茂木敏充外相のもとで進められたこの支援は、サイクロンなどの自然災害が頻発するバヌアツの離島における医療体制を強化するものですが、10億円を超える支援の妥当性については慎重な検証が必要です。 この支援は、離島の保健・医療施設において、水・衛生設備や太陽光発電設備を整備することにより災害・緊急時の医療体制を強化し、保健医療従事者に対する研修等を通じて医療管理能力を改善することを目的としています。

2026年2月10日、日本政府はバヌアツ共和国における保健医療施設の災害・緊急時の医療体制強化を支援するため、国際連合児童基金に10億9500万円の無償資金協力を実施することを決定しました。茂木敏充外相のもとで進められたこの支援は、サイクロンなどの自然災害が頻発するバヌアツの離島における医療体制を強化するものですが、10億円を超える支援の妥当性については慎重な検証が必要です。

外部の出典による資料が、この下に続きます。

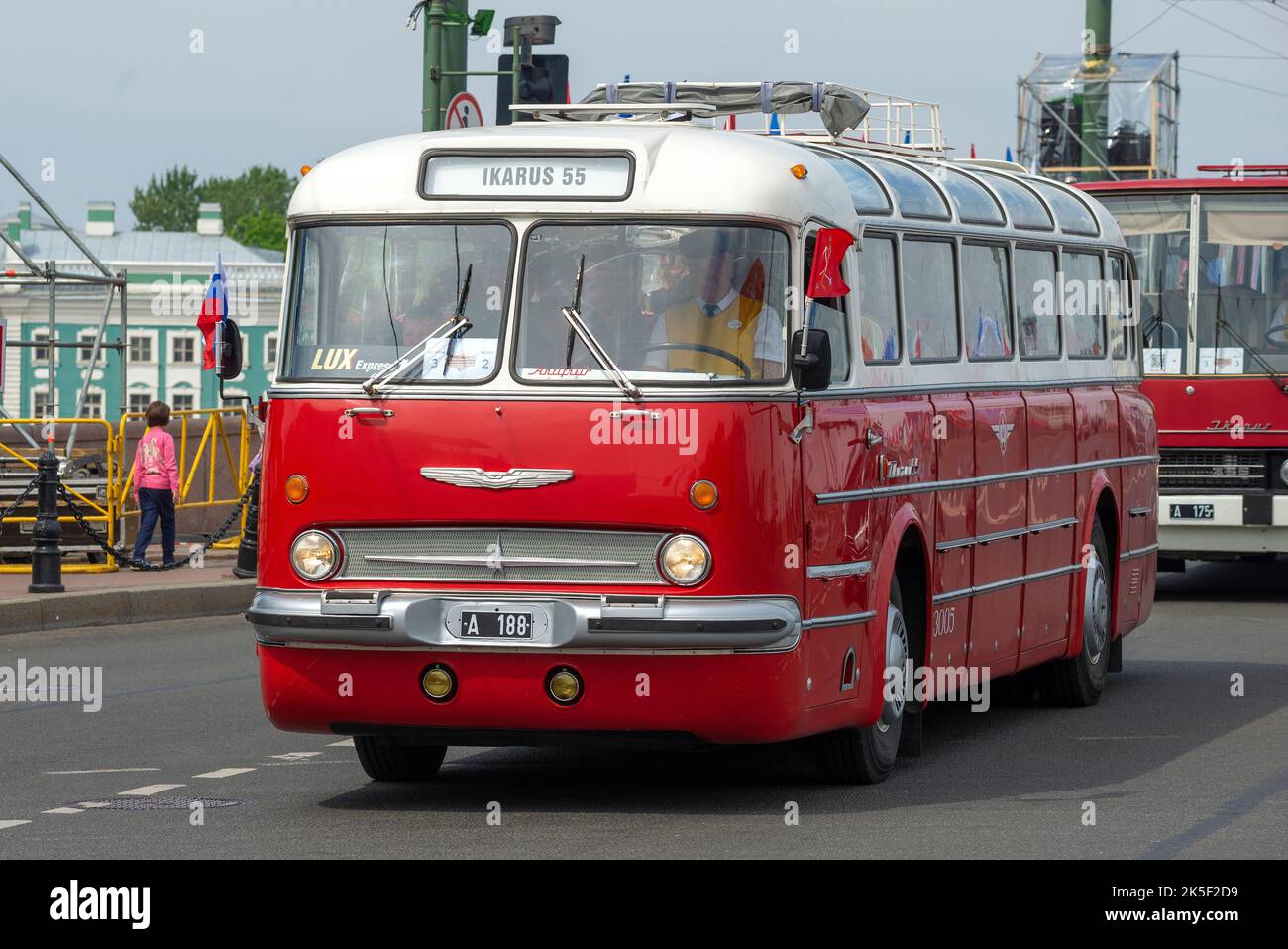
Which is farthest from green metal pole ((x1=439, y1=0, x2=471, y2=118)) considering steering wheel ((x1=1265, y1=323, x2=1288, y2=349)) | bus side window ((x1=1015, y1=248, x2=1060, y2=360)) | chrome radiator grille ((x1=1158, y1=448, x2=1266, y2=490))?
bus side window ((x1=1015, y1=248, x2=1060, y2=360))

2026年2月10日、バヌアツの首都ポートビラにおいて、奥田直久駐バヌアツ共和国日本国特命全権大使と、ロシュニ・バス国際連合児童基金大洋州島嶼国地域代表代理との間で、供与額10億9500万円の無償資金協力「離島における保健医療施設の災害に対する強靱性強化計画(UNICEF連携)」に関する書簡の署名・交換が行われました。

この支援は、離島の保健・医療施設において、水・衛生設備や太陽光発電設備を整備することにより災害・緊急時の医療体制を強化し、保健医療従事者に対する研修等を通じて医療管理能力を改善することを目的としています。具体的には20カ所のプライマリ・ヘルスケア施設を強化し、サイクロンなどの災害に耐えられるよう改修します。

外務省の見解によると、バヌアツではサイクロンなどの自然災害が頻繁に発生しており、特に同国首都から遠方に位置する多くの離島においては、災害・緊急時の医療対応に課題を抱えているとしています。今回の支援により、遠隔地に暮らす3万人以上が、災害等の緊急時においてもより強固で安全な保健ケアサービスを受けられるようになるとされています。

バヌアツの災害リスクと過去の支援


バヌアツは世界で最も災害が起きやすい国の一つとして知られています。南太平洋に位置し、83の島々から構成される人口約24万人の小島嶼国で、環太平洋火山帯に属しているため、近海でマグニチュード7超の強い地震が頻発しています。さらに近年では頻発する強力なサイクロンにより、住宅や学校、保健ケア施設に甚大な被害が生じています。

2015年3月には瞬間最大風速70メートルの強力なサイクロン・パムがバヌアツを直撃し、首都ポートビラにおいては90パーセントの建造物が崩壊するなど甚大な被害をもたらしました。人口の約3分の2にあたる推定16万6000人が被災し、10万人以上が避難しました。この時、日本政府は2000万円相当の緊急援助物資を供与し、国際緊急援助隊・医療チーム14名を派遣しました。

2024年にはマグニチュード7.4の地震により8万人以上が影響を受け、既にぜい弱な社会サービスにさらなる混乱が生じました。多くのコミュニティ、特に離島では、こうした災害により基本的な保健ケアや、清潔な水と衛生設備へのアクセスがさらに困難になりました。さらに89パーセントの施設では、母親と新生児、幼い子どもたちに必要不可欠な医療機器が不足しています。

日本はこれまでもバヌアツに対して防災・災害復興支援を継続的に行ってきました。2012年には「広域防災システム整備計画」で地震・津波などの観測機器や予警報システムといった災害対策機器の整備を支援しました。2015年のサイクロン・パム以降も、UNICEF を通じて60万米ドルの支援を行い、水・衛生、教育の分野で支援活動を実施しました。

支援の必要性と実施内容


今回の支援事業では、20カ所のプライマリ・ヘルスケア施設を強化します。施設はサイクロンなどの災害に耐えられるよう改修され、安全な給水システム、改良されたトイレと手洗い場、および太陽光発電などの信頼性の高い電力供給システムが導入されます。保健員はそれらの使用と維持に関する基礎的な研修を受けます。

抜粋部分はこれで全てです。